The region is renowned for its warm welcome but tell that to some clubs where guests can be seen as a nuisance rather than paying customers
As a general rule, when I sit down to write this column I take time to study both sides of the argument. I see the advantages of amateurs hitting the ball further as much as I wish to see the distance the pros hit the ball reduced. I can see the many merits in Ready Golf while at the same time understanding that golf for most is to be enjoyed rather than being a race.
However, this month I cannot understand the opposite side of my argument. This month I am arguing, pleading even, with the small-minded, self-centred, small proportion of golfers who elect to spread ill-will, contempt and misery through the golf clubs and clubhouses they spend time in.
Actions including complaining openly about a non-member popping in for a drink or a meal, complaining about the number of visitors on the course on a Tuesday afternoon in February when there are just three members on it while a group of guests are enjoying a drink, and obnoxiously complaining about the near-100 Sunday lunch diners slowing down service at the bar are all examples of what I have seen in clubs recently.
I was appalled to hear the story of two non-golfing friends who had visited a golf club on a weekday afternoon between Christmas and New Year with their two-year-old son for lunch. The stares from the group of three members (the only others in the clubhouse during their whole visit), those members moving to the opposite side of the clubhouse, the rudeness of the bar staff while serving their food, and them feeling “unwanted” and “incredibly unwelcome” irritated me as a golfer. For those who have little interaction with a community as broad and diverse as we who play golf, and to experience such an appalling treatment was infuriating.

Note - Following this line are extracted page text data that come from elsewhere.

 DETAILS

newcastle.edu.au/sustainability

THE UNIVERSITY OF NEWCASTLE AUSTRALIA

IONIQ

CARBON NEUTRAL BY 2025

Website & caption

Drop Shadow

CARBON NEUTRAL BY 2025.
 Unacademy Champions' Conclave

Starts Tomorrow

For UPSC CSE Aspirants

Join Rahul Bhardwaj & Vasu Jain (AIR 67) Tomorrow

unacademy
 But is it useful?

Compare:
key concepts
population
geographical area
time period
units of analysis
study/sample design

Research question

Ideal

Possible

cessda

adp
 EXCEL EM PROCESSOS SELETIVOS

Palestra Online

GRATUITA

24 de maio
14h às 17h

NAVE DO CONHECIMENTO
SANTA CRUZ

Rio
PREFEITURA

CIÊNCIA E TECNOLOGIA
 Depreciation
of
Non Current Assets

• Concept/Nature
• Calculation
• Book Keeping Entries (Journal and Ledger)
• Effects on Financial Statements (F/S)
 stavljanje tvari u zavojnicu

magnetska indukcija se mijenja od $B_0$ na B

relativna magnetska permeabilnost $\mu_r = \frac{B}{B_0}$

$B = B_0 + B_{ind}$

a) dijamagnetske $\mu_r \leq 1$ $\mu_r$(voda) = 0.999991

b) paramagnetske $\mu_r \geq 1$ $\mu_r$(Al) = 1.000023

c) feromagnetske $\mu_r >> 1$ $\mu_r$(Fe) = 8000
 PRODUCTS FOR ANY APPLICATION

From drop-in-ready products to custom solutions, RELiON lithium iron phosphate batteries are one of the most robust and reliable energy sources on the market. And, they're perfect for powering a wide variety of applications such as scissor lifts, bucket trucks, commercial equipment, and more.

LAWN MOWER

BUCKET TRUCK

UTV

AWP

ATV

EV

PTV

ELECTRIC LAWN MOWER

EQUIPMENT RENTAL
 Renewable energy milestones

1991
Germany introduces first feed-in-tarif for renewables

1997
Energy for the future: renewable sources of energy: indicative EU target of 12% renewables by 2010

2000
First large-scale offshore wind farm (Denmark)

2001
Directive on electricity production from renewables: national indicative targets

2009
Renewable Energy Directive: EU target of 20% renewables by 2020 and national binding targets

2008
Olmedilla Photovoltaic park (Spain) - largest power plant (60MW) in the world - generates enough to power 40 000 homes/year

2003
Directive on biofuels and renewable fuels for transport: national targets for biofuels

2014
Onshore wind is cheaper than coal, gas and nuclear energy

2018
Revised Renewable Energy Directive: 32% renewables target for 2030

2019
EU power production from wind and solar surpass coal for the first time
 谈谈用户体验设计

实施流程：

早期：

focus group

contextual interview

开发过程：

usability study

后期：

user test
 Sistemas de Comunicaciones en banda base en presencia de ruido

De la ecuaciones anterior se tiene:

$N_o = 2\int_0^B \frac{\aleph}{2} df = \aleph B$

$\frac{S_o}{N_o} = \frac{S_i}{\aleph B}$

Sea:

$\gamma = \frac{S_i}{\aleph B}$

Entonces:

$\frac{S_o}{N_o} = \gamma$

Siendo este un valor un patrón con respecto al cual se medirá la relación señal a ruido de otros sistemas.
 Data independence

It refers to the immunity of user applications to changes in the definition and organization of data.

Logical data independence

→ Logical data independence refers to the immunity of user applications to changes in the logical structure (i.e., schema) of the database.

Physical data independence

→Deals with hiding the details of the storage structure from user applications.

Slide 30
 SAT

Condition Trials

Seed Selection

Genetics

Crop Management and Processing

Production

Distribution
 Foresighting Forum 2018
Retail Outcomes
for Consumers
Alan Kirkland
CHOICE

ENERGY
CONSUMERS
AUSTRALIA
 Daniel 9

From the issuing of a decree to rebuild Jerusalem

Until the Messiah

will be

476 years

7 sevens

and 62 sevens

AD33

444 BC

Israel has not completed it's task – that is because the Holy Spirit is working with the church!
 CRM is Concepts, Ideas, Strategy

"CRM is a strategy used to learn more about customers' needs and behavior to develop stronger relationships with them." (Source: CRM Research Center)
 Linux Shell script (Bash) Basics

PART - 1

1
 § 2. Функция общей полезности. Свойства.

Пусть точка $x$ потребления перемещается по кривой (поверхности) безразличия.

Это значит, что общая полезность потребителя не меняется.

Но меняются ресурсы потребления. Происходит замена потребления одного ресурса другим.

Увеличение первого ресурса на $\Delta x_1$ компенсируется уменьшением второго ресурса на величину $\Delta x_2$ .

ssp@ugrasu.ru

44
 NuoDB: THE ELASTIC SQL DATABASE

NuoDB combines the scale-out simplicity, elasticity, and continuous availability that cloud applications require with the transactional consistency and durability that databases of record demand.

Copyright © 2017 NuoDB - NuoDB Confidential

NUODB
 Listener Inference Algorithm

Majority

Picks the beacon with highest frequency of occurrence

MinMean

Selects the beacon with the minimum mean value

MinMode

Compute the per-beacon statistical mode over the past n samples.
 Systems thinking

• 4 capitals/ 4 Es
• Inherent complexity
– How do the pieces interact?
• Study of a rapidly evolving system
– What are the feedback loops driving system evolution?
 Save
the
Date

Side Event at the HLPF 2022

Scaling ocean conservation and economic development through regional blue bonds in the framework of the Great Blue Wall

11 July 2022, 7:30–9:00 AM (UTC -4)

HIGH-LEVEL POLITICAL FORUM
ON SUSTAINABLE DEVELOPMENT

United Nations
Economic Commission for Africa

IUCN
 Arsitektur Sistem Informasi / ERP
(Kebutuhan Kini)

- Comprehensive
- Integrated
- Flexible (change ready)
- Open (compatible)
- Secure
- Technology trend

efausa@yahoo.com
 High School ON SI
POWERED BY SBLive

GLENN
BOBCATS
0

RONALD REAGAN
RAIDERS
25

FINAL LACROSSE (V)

My friends do not visit golf clubs often; they will now never set foot in one again.
I must temper that account by saying that this isolated incident, and those I have witnessed recently are a tiny proportion of what I have experienced in our region’s clubs.
Many of the golf clubs I choose to visit in the North East are not filled with those fitting the character of those above. Most are great places, embracing their local communities, welcoming custom from those who pop in for lunch or hire the facilities and these clubs – and all golf club members who go out of their way to offer a warm welcome – should be thanked for doing so.
Those clubs, and those positive experiences, do golf’s image and the potential for growing the number of golfers in the future a great deal of good.
To those who do not, I beg them to change. It would be a shame to see old, highly respected golf clubs fail to exist as the old guard make those who will fill the ranks of membership in future years and those who will keep external revenue streams flowing disappear. We all like spending time at our golf clubs; we should welcome the chance to share it.